Sur ce, les hostilités s’ouvrent, je saisis un bout de poulet orange et une bouteille de rouge. J’alpague Skkrüüdeflüüü qui me la tire-bouchonne, et je rentabilise ma soirée.
À un moment je croise Super-Geek. Je l’aime bien ce mec, il est rigolo. C’est le gourou du langage Python. Par contre il a un rire de merde. Mais il est obligé, c’est un geek.
Y’a quand même vraiment vraiment plein de bouffe et de piache. Leur indécence dans l’abondance supplante largement mon indécence de la crevardise. Je pense aux pauvres petits Africains qui n’ont rien à manger, ce qui me permet d’être dans l’état adéquat pour m’en foutre plein la panse. (C’était la seconde minute néo-colonialiste)
Germaine, ma chef de bureau, se pointe et embarque plein de bequetance dans son sac. Sa religion lui interdit de manger durant les heures paires des jours impairs des mois pairs des années paires. Et comme il est 20 heures et qu’elle doit repartir bientôt, elle se fait son repas. Et elle a bien raison.

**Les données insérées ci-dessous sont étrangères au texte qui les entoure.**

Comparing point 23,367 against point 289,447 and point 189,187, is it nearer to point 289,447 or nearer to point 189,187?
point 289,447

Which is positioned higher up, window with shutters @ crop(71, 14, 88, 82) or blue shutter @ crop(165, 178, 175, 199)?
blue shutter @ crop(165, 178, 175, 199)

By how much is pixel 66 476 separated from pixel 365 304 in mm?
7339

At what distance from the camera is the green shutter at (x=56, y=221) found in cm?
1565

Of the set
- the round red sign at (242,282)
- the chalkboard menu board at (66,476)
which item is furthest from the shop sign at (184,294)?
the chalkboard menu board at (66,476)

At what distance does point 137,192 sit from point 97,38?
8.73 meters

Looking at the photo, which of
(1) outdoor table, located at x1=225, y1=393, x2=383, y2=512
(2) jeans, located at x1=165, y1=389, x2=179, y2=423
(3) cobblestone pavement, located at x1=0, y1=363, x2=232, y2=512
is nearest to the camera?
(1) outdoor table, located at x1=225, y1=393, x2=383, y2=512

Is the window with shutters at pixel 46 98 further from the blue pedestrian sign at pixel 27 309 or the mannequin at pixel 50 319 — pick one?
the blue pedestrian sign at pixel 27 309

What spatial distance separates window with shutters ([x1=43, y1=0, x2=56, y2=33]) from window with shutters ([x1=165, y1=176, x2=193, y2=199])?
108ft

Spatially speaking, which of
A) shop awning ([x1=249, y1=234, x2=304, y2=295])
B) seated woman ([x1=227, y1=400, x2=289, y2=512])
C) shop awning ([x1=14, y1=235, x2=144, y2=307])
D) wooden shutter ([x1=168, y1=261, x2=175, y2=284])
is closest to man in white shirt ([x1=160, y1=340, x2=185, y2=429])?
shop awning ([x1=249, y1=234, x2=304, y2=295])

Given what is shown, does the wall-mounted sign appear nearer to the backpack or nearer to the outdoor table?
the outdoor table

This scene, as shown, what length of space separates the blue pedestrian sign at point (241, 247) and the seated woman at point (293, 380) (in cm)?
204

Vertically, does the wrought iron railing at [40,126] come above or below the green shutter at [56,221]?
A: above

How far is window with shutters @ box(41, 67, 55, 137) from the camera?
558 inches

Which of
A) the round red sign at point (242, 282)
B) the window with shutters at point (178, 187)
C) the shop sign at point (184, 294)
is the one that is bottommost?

Et là je dois avouer que je merdoie un peu. Il est encore super tôt, mais j’habite loin et le dernier train va décoller. J’ai pas d’amis, personne ne pourra donc me ramener en bagnole. Alors j’embarque du pif et mon dessert, et je pars. Je ne verrai pas de gens bourrés raconter n’importe quoi jusqu’à deux heures du matin, je ne partirai pas avec une valise de restes, je n’aurai pas la possibilité de peloter des seins (même si y’en a pas beaucoup). Je sais, je m’assagis un peu.
En plus, une fois arrivé à la gare, mon train était en retard.
La prochaine fois, je ferai mieux, c’est promis. Dussé-je dormir sur place, recroquevillé dans l’herbe, avec pour seule couverture des cartons de bouffe graisseux et malodorants. On est un crevard ou on ne l’est pas.